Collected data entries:
= = = =
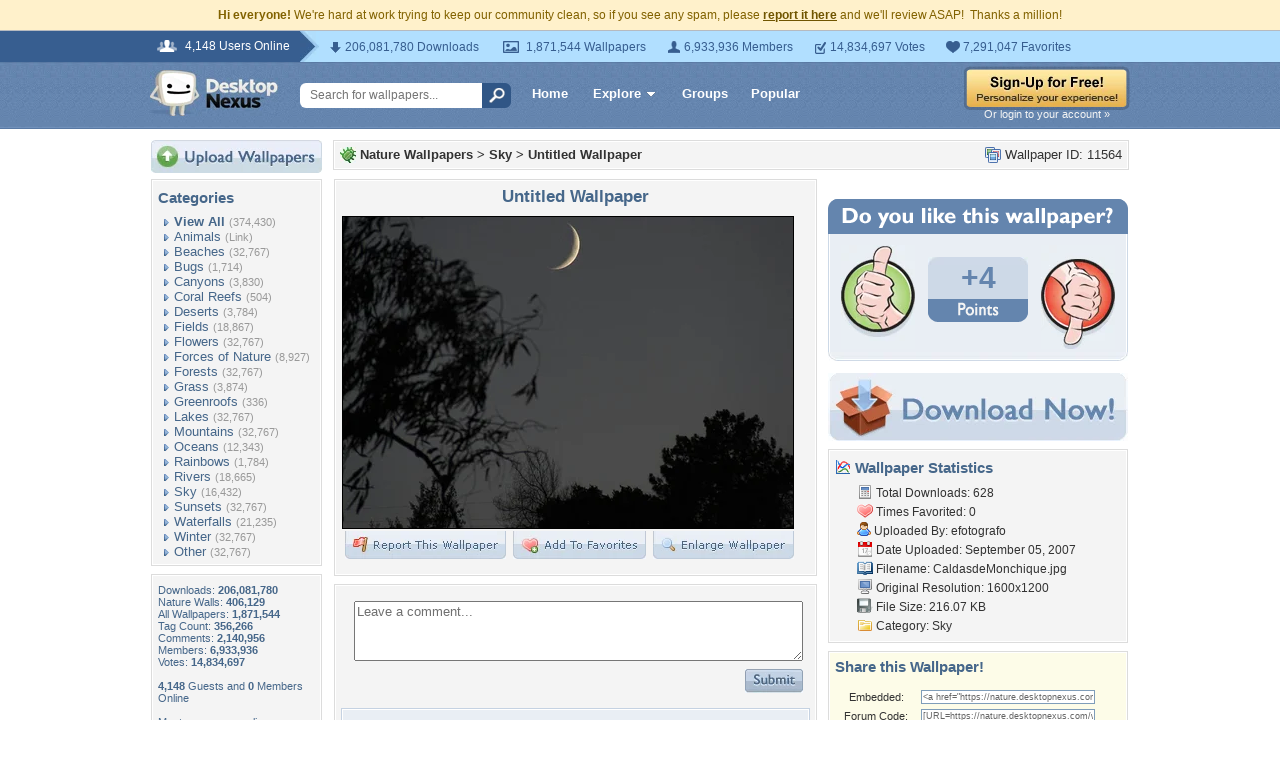

--- FILE ---
content_type: text/html; charset=utf-8
request_url: https://www.google.com/recaptcha/api2/aframe
body_size: 266
content:
<!DOCTYPE HTML><html><head><meta http-equiv="content-type" content="text/html; charset=UTF-8"></head><body><script nonce="7Ir9U17cwDgA1Z6PM2C20Q">/** Anti-fraud and anti-abuse applications only. See google.com/recaptcha */ try{var clients={'sodar':'https://pagead2.googlesyndication.com/pagead/sodar?'};window.addEventListener("message",function(a){try{if(a.source===window.parent){var b=JSON.parse(a.data);var c=clients[b['id']];if(c){var d=document.createElement('img');d.src=c+b['params']+'&rc='+(localStorage.getItem("rc::a")?sessionStorage.getItem("rc::b"):"");window.document.body.appendChild(d);sessionStorage.setItem("rc::e",parseInt(sessionStorage.getItem("rc::e")||0)+1);localStorage.setItem("rc::h",'1768972286185');}}}catch(b){}});window.parent.postMessage("_grecaptcha_ready", "*");}catch(b){}</script></body></html>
= = = =
The number of lines in the data that hold "charset" must be the entire answer.

2